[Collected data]
########

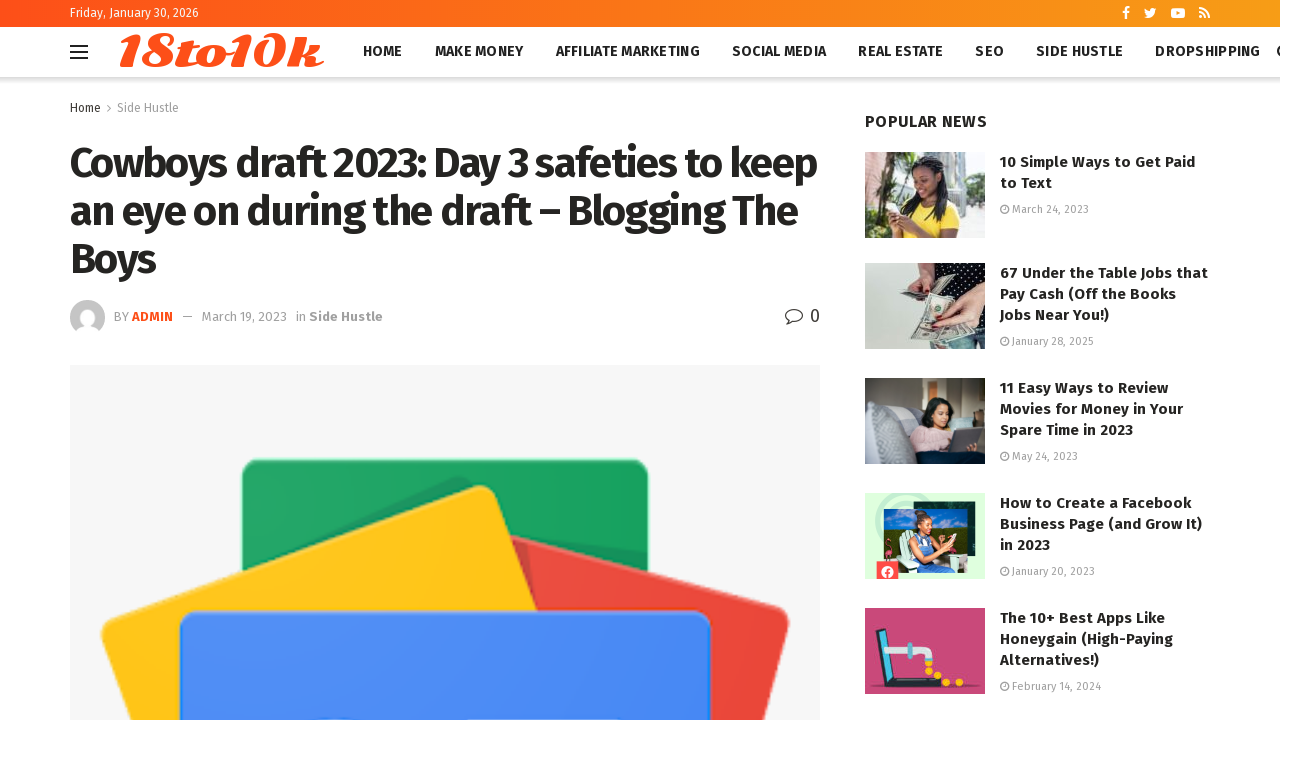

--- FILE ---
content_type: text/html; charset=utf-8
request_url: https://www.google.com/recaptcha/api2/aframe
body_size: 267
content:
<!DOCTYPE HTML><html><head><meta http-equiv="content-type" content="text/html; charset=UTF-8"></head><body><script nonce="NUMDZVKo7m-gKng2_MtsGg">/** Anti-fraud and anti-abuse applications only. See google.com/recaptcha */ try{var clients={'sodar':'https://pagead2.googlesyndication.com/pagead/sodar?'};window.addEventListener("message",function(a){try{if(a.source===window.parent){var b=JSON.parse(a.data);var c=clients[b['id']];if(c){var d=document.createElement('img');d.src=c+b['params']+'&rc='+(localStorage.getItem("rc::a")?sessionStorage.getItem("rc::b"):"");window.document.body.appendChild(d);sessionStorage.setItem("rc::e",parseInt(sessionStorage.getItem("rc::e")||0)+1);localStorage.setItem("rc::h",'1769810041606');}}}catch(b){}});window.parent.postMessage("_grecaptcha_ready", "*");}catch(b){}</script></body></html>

########

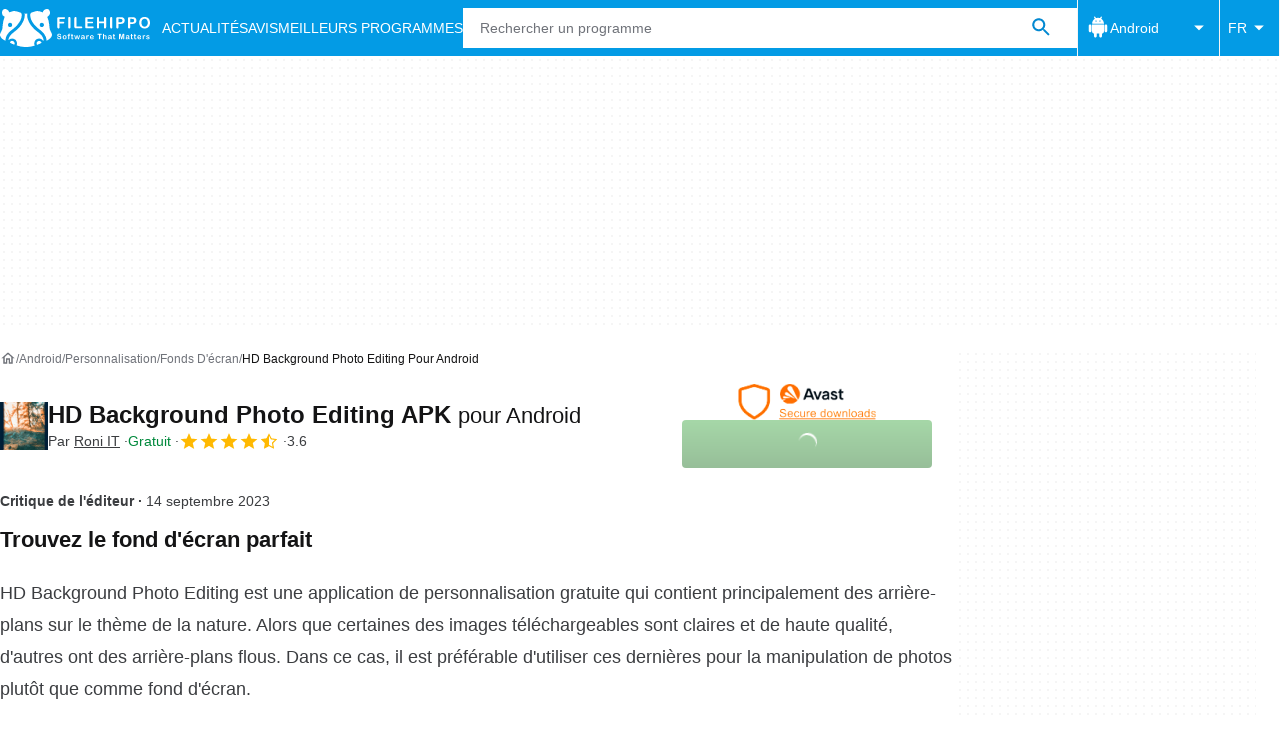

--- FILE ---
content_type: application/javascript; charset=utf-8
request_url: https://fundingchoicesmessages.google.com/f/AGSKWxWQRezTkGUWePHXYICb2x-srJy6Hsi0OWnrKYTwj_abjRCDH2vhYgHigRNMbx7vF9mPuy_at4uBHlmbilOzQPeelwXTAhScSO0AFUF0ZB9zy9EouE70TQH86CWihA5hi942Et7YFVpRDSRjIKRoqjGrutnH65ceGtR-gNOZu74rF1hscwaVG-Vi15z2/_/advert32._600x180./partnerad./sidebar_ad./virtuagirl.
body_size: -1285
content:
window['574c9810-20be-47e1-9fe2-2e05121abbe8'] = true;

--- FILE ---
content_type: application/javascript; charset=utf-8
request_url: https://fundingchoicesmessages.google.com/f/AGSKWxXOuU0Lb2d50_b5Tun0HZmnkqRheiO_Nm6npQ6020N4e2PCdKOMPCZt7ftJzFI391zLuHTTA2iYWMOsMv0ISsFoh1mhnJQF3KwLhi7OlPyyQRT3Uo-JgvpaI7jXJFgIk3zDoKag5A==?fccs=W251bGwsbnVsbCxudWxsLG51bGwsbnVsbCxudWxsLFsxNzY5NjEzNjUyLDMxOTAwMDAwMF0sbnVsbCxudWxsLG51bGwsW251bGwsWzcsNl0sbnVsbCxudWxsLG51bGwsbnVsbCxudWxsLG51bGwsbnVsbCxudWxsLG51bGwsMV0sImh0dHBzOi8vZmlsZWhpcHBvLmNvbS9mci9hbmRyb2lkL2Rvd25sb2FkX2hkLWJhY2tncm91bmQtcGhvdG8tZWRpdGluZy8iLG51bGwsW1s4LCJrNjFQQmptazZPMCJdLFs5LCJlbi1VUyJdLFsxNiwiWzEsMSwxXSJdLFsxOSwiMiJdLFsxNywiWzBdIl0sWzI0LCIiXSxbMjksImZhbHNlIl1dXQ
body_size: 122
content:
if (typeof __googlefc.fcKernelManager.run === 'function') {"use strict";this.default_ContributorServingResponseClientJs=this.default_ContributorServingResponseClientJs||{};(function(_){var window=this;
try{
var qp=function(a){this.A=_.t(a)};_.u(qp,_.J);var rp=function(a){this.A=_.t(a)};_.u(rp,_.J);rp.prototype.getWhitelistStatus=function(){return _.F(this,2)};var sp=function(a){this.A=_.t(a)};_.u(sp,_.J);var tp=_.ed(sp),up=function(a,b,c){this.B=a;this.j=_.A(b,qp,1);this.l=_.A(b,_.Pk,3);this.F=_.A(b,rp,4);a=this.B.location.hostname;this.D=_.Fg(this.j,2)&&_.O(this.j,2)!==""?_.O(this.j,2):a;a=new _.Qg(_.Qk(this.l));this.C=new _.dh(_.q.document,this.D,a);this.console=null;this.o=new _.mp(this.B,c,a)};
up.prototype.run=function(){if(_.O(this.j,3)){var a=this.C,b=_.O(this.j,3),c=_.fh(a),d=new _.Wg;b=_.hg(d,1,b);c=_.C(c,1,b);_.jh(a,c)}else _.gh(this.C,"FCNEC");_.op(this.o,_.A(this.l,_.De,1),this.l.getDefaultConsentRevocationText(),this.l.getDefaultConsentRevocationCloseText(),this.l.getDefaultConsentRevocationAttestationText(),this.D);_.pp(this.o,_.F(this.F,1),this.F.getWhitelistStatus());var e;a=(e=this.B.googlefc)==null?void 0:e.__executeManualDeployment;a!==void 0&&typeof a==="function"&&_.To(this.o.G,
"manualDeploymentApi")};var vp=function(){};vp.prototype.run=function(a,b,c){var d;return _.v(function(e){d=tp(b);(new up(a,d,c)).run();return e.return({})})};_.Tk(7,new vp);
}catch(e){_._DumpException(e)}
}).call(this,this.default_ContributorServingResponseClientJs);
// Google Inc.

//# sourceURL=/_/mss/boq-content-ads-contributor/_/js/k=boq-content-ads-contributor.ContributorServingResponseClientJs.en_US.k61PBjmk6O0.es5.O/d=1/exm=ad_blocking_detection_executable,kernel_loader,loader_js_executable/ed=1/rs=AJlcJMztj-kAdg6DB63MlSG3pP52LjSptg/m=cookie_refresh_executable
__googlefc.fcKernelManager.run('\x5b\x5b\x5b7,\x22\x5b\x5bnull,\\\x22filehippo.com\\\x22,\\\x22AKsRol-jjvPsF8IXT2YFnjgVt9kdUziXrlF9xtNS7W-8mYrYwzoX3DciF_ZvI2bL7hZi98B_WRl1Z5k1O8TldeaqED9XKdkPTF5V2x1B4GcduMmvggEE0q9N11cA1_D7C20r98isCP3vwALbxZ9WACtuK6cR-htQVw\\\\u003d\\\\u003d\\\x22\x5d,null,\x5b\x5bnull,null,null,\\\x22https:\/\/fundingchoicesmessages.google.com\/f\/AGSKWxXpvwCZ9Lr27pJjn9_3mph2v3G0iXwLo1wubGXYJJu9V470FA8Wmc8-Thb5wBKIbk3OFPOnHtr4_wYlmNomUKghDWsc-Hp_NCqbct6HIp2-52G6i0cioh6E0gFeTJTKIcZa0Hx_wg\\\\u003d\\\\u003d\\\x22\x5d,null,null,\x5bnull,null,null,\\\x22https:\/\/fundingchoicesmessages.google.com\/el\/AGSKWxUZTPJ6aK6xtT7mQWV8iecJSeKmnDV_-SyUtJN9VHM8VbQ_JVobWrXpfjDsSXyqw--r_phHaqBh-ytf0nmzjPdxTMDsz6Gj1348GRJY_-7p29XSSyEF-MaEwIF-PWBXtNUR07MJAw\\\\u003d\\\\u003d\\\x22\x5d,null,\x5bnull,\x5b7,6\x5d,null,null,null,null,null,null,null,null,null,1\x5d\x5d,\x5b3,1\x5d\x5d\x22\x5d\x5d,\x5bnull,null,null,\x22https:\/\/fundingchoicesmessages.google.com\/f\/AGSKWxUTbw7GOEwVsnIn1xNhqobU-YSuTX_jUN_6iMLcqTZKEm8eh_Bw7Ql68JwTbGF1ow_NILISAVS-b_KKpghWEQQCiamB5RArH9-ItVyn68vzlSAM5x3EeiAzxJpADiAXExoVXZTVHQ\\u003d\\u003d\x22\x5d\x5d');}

########

Above are some lines. Repeat exactly, and only, those from the line that has "content_type: text/html; charset=utf-8" through the line that has "Anti-fraud and anti-abuse".

content_type: text/html; charset=utf-8
request_url: https://www.google.com/recaptcha/api2/aframe
body_size: 267
content:
<!DOCTYPE HTML><html><head><meta http-equiv="content-type" content="text/html; charset=UTF-8"></head><body><script nonce="NUMDZVKo7m-gKng2_MtsGg">/** Anti-fraud and anti-abuse applications only. See google.com/recaptcha */ try{var clients={'sodar':'https://pagead2.googlesyndication.com/pagead/sodar?'};window.addEventListener("message",function(a){try{if(a.source===window.parent){var b=JSON.parse(a.data);var c=clients[b['id']];if(c){var d=document.createElement('img');d.src=c+b['params']+'&rc='+(localStorage.getItem("rc::a")?sessionStorage.getItem("rc::b"):"");window.document.body.appendChild(d);sessionStorage.setItem("rc::e",parseInt(sessionStorage.getItem("rc::e")||0)+1);localStorage.setItem("rc::h",'1769810041606');}}}catch(b){}});window.parent.postMessage("_grecaptcha_ready", "*");}catch(b){}</script></body></html>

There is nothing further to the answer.